Gartner says quarter's 10 percent boost is the first since 2000.

Worldwide PC shipments saw double-digit growth in the second quarter, the first time since the third quarter of 2000, according to preliminary market research released this week by Gartner.

Second-quarter shipments increased 10 percent from the same period last year to 32.8 million, the market research group says. That continues the growth seen last quarter.

Charles Smulders, vice president of Gartner's worldwide computing platforms group, says the PC industry is performing better than expected, suggesting that market conditions are improving. He warns, however, that sustained improvement will depend on economic conditions and their effect on the business upgrade cycle.

Recent survey data from Gartner confirms that U.S. corporate technology budgets remain tight. Consumers have contributed much of the increase, Gartner has noted.

Dell Leads Top Five

Four of the five top-tier vendors worldwide achieved double-digit growth rates in the second quarter. Dell is the number-one vendor with a 17.6 percent market share, shipping 5.8 million PCs in the second quarter compared with 4.6 million the year before. That represents a growth rate of 29.5 percent.

On the heels of Dell is Hewlett-Packard with 16.1 percent market share. In the second quarter, HP shipped 5.3 million PCs, compared with 4.7 million the year before, representing a growth rate of 12.1 percent.

Even though IBM increased its sales by 13.4 percent, shipping 2.2 million PCs, the company remains a distant third with a 6.7 percent market share.

Fujitsu, in fourth place, shipped 1.3 million units in the second quarter, or 10.8 percent more than the year before, accounting for a 4 percent market share.

NEC is the only top-five vendor to experience a second-quarter dip in shipments, which were down 2.7 percent. The vendor has a market share of 3.1 percent.

Second-quarter PC shipments in the United States rose 11.1 percent due in part to strong demand from the consumer and education segments, according to Gartner. Competitive pricing and mobile PCs were important drivers in the home market, Smulders says.

Regional Results

In the U.S. market, Dell also leads the pack with a second-quarter growth rate of 26.1 percent, shipping 3.7 million units. With a market share of 31.1 percent, the company nearly surpasses the combined 32.8 percent unit shipment share of HP, IBM, Gateway, and Apple, the other top four vendors, according to Gartner.

The PC market in Europe, the Middle East, and Africa performed above expectations in the second quarter, with unit shipments up 13 percent over the same period the year before, according to preliminary figures released by Gartner in a separate statement. This growth was the strongest in the region since 1999, the market research group says.
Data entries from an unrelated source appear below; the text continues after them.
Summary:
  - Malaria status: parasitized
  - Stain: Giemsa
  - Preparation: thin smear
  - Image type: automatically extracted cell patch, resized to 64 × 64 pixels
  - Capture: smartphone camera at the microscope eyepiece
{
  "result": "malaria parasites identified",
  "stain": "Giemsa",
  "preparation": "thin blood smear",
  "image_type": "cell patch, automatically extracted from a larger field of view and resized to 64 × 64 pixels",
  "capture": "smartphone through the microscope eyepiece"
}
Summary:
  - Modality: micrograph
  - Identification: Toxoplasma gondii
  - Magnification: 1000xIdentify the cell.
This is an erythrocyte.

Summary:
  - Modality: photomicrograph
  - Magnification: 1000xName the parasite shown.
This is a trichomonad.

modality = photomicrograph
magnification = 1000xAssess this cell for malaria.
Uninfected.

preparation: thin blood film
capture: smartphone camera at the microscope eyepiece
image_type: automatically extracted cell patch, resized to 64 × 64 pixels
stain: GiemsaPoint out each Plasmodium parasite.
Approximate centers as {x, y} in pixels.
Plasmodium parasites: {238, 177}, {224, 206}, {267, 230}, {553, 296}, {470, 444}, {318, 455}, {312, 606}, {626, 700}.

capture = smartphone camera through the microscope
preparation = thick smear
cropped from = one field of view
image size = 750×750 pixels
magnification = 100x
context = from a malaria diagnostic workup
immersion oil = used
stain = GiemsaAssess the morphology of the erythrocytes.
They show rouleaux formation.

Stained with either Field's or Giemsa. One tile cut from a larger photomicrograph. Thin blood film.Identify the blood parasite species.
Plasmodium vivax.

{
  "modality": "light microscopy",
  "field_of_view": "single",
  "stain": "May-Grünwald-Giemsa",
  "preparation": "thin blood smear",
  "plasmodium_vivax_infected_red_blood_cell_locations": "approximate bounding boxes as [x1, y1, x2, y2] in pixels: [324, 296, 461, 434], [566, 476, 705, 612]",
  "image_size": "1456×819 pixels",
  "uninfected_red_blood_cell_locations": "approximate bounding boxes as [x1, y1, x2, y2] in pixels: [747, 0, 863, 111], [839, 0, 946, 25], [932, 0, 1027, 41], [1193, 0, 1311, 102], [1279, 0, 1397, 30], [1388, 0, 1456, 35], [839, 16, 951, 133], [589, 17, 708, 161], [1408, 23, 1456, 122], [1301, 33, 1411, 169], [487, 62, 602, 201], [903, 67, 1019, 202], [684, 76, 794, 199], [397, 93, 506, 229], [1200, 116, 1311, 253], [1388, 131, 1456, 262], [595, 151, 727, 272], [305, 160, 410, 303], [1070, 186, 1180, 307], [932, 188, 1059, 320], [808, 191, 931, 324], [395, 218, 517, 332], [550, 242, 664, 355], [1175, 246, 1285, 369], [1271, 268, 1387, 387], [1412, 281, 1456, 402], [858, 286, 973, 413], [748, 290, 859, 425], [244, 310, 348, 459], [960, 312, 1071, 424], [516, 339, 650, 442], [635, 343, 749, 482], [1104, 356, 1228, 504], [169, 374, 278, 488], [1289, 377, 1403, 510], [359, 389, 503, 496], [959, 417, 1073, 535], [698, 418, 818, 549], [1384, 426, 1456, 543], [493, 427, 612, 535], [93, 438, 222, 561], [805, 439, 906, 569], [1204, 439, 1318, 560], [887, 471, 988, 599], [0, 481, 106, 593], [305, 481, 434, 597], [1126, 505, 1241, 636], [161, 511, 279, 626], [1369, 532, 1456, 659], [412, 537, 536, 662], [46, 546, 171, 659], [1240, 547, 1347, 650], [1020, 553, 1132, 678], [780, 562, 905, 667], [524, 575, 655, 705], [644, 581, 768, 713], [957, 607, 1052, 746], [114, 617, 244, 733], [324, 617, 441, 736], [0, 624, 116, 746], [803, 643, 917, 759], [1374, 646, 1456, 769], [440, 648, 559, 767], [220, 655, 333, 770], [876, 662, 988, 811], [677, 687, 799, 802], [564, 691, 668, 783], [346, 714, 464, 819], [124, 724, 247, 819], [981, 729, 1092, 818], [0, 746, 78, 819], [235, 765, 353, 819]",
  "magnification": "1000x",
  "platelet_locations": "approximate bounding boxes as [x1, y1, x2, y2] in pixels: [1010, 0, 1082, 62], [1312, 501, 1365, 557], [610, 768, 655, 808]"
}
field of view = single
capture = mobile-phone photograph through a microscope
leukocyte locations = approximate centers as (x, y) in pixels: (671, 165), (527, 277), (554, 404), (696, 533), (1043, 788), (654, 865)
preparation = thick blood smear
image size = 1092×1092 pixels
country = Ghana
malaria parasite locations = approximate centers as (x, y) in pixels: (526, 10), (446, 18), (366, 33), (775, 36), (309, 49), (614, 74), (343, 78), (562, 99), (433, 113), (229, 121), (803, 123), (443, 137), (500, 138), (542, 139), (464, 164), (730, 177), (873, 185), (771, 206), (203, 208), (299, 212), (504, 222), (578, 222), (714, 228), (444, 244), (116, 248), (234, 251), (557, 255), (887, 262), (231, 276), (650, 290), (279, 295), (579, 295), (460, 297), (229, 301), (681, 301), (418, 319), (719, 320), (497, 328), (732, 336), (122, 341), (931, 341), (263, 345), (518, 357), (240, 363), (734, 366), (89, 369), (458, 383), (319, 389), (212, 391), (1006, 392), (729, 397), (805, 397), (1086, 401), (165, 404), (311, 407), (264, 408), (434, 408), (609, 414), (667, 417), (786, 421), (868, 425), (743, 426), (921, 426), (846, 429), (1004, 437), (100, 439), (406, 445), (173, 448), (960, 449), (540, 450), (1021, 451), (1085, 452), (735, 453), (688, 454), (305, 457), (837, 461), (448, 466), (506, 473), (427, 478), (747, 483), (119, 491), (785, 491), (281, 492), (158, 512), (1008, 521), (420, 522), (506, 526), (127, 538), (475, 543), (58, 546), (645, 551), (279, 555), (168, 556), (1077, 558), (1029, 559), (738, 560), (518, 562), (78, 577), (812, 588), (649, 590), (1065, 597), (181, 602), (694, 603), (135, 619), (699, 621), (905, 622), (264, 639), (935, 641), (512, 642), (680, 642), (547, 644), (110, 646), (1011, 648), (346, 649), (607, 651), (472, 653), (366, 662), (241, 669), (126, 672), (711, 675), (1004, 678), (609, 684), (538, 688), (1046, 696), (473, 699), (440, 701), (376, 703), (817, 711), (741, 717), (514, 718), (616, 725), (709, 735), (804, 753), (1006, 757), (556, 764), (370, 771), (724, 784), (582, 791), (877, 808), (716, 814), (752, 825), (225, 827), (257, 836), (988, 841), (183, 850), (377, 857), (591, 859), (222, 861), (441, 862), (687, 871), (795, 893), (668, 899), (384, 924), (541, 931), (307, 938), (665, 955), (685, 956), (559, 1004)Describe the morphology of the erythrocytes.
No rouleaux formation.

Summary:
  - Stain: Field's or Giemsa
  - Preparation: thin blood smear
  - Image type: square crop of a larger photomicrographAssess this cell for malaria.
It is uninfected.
The positive growth rate, however, masks divergent trends in business and consumer PC demand, according to Gartner. While PC sales to consumers failed to rebound from the slowdown at the end of the first quarter of 2003, shipments to businesses accelerated, the researchers say.

PC shipments in the Asia-Pacific region fell below expectations. Gartner blames the downturn largely on the effects of SARS, or severe acute respiratory syndrome, on business activity in China. Data on unit shipments in the region were not immediately available.